## Exercise objective
Output exactly the lines that run from the line with "Reviewing this photograph, from" to the end of the material, both ends included, and no other lines.
:: Data supplied ::
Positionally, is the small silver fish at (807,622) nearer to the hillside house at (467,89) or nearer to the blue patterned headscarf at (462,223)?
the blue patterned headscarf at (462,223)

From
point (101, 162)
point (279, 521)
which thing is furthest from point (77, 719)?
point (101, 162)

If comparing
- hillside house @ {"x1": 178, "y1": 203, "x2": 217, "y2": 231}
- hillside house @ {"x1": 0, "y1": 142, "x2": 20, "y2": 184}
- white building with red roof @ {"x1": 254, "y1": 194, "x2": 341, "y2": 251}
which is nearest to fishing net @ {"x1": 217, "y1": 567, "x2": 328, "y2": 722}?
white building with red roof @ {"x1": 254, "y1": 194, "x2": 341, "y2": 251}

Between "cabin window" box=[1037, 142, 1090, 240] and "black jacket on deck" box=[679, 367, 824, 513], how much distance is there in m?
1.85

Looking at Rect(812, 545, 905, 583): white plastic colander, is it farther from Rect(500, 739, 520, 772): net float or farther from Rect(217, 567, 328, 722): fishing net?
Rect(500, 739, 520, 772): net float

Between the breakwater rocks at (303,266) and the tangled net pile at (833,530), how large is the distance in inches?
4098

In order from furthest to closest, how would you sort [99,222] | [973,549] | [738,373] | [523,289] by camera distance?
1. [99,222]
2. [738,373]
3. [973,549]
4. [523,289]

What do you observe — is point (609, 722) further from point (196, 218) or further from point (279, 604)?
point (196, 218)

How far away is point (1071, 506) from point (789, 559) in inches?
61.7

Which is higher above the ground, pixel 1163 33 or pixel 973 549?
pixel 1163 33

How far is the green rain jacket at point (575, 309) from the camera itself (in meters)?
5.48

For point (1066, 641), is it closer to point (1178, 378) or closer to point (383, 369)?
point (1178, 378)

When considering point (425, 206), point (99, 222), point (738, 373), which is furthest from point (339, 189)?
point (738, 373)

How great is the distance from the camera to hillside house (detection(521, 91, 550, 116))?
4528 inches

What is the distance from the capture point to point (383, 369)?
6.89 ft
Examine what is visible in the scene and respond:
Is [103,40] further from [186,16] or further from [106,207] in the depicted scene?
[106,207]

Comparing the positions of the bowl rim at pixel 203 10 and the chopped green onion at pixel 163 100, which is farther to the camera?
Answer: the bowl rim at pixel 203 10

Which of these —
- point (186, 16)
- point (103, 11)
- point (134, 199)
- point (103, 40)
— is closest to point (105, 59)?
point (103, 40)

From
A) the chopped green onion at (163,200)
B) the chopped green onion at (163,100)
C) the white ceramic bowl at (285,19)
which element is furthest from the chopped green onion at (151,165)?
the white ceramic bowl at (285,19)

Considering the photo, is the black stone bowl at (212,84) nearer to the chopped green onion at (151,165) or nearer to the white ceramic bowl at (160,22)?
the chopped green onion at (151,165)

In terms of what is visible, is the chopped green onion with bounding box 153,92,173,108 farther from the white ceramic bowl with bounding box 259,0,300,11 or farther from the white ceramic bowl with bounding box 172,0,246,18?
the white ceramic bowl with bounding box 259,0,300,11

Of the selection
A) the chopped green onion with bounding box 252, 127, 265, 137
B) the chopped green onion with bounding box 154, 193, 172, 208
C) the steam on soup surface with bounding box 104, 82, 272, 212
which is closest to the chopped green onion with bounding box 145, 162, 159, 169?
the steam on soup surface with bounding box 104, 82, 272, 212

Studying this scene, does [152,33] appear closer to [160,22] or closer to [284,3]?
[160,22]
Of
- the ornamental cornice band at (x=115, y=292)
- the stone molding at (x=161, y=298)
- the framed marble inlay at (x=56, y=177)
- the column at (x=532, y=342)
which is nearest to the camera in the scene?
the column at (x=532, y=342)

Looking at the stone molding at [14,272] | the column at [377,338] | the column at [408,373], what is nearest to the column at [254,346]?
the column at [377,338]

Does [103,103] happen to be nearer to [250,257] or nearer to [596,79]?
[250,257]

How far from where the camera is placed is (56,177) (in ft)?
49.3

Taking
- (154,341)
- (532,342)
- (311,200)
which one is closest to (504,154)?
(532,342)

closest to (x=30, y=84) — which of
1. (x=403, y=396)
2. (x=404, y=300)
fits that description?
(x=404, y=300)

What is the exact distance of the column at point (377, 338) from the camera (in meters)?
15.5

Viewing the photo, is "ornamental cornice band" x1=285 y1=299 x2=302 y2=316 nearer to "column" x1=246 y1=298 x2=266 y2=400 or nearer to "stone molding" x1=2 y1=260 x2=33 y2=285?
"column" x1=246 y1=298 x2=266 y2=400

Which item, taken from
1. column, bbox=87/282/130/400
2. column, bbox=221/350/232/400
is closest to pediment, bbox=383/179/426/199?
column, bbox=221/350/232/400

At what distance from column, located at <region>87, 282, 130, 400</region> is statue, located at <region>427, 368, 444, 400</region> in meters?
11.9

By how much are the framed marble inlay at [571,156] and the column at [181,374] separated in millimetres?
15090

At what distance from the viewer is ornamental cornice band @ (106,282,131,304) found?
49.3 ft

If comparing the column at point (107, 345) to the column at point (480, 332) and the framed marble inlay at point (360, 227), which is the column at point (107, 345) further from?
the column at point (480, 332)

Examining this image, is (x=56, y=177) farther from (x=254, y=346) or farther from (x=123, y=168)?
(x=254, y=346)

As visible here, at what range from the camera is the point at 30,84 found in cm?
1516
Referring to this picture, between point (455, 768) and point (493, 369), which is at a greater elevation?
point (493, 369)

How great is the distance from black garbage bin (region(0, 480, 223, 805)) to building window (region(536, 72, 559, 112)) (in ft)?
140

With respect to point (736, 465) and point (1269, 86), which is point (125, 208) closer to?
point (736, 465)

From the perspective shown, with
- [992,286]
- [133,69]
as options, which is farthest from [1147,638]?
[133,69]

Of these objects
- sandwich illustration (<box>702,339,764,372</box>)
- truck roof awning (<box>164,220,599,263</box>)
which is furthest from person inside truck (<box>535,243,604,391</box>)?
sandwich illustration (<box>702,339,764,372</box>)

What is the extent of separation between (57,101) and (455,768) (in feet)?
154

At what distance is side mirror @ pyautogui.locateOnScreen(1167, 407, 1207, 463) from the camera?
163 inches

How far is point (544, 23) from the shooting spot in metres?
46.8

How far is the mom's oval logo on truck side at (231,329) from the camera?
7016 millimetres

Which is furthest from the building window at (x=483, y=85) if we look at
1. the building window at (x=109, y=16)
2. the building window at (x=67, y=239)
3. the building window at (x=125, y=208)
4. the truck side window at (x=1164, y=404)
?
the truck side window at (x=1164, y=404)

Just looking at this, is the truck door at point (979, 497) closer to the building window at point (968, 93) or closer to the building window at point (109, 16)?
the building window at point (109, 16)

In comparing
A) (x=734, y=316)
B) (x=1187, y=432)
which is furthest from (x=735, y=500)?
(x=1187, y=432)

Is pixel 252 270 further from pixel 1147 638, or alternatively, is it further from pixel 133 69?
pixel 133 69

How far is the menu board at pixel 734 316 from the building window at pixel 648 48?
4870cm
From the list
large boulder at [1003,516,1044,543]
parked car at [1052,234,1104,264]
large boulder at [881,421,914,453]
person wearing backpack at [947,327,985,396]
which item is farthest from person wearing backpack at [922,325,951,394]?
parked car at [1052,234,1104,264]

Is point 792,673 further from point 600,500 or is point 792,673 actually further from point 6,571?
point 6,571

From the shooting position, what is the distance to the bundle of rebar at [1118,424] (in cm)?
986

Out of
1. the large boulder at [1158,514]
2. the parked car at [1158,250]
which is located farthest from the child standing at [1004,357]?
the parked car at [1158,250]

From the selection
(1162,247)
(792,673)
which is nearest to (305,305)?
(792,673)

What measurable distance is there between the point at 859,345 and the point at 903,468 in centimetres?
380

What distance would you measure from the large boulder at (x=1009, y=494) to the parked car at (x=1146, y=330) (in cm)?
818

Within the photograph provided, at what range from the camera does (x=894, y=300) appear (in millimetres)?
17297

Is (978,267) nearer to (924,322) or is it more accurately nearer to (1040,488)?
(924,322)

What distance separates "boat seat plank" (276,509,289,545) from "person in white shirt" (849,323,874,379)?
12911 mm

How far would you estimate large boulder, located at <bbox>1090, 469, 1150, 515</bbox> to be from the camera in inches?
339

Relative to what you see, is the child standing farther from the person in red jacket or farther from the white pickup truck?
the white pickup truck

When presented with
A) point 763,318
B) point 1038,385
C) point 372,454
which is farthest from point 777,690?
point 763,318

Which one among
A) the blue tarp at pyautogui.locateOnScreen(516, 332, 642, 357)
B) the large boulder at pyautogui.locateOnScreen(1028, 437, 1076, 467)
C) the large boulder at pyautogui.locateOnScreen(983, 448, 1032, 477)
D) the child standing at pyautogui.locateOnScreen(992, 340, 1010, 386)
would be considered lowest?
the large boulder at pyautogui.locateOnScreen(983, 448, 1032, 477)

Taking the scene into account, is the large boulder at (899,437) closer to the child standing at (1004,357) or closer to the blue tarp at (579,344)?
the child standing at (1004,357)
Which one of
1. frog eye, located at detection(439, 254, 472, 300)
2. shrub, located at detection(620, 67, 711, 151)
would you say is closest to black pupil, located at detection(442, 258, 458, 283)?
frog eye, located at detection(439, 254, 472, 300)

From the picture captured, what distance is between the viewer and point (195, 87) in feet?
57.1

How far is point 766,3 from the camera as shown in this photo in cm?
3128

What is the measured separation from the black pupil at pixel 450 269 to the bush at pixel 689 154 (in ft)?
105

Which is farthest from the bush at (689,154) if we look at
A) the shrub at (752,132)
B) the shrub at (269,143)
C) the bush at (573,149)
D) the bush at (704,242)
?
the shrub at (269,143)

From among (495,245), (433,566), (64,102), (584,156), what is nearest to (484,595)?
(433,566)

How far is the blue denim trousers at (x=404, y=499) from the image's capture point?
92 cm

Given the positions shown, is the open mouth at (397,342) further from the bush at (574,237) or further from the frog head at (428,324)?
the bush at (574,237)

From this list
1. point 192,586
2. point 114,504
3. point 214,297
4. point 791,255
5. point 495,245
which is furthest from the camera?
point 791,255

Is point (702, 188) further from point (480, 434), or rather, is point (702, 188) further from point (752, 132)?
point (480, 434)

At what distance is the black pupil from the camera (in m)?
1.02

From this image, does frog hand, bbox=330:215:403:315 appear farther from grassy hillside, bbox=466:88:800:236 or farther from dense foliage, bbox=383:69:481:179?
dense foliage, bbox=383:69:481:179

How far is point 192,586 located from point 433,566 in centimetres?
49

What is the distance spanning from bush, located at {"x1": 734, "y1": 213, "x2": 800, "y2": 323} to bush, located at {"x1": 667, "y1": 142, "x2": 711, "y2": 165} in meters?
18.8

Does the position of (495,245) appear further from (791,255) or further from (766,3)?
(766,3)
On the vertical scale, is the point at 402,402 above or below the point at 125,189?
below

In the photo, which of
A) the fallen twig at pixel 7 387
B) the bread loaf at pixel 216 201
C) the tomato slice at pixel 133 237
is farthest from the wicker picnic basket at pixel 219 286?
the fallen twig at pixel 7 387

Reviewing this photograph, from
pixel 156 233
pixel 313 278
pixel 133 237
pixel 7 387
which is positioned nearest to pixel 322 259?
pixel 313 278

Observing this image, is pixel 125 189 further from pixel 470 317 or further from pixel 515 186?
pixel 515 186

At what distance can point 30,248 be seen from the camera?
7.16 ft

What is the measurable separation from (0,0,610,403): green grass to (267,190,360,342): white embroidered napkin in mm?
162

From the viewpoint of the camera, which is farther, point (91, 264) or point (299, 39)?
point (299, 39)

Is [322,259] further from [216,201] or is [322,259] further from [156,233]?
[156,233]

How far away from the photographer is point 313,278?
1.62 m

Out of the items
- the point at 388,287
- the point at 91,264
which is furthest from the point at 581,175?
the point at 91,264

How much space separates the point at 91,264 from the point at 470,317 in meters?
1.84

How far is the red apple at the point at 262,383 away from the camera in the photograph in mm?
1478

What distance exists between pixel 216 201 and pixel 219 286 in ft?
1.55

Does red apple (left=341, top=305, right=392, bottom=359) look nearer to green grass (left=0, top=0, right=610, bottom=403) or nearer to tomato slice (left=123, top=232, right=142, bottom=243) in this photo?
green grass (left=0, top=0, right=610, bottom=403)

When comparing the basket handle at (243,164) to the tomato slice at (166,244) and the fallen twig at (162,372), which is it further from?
:::
## Correct result
Reviewing this photograph, from
pixel 156 233
pixel 313 278
pixel 133 237
pixel 7 387
which is positioned nearest to pixel 322 259?
pixel 313 278

Observing this image, is pixel 125 189 further from pixel 470 317 or further from pixel 515 186?
pixel 515 186

At what distance can point 30,248 be seen from the camera?
7.16 ft

What is the measurable separation from (0,0,610,403): green grass to (267,190,360,342): white embroidered napkin in mm?
162

From the viewpoint of the camera, which is farther, point (91, 264) or point (299, 39)?
point (299, 39)

Is [322,259] further from [216,201] or is [322,259] further from [156,233]?
[156,233]

How far away from the photographer is point 313,278?
1.62 m

Out of the items
- the point at 388,287
- the point at 91,264
which is furthest from the point at 581,175?
the point at 91,264

How much space separates the point at 91,264 from the point at 470,317 in meters?
1.84

How far is the red apple at the point at 262,383 away from the camera in the photograph in mm?
1478

What distance exists between pixel 216 201 and pixel 219 286 in ft?
1.55

Does red apple (left=341, top=305, right=392, bottom=359) look nearer to green grass (left=0, top=0, right=610, bottom=403) or nearer to tomato slice (left=123, top=232, right=142, bottom=243) in this photo?
green grass (left=0, top=0, right=610, bottom=403)

When comparing the basket handle at (243,164) to the tomato slice at (166,244) and the fallen twig at (162,372), which is it further from?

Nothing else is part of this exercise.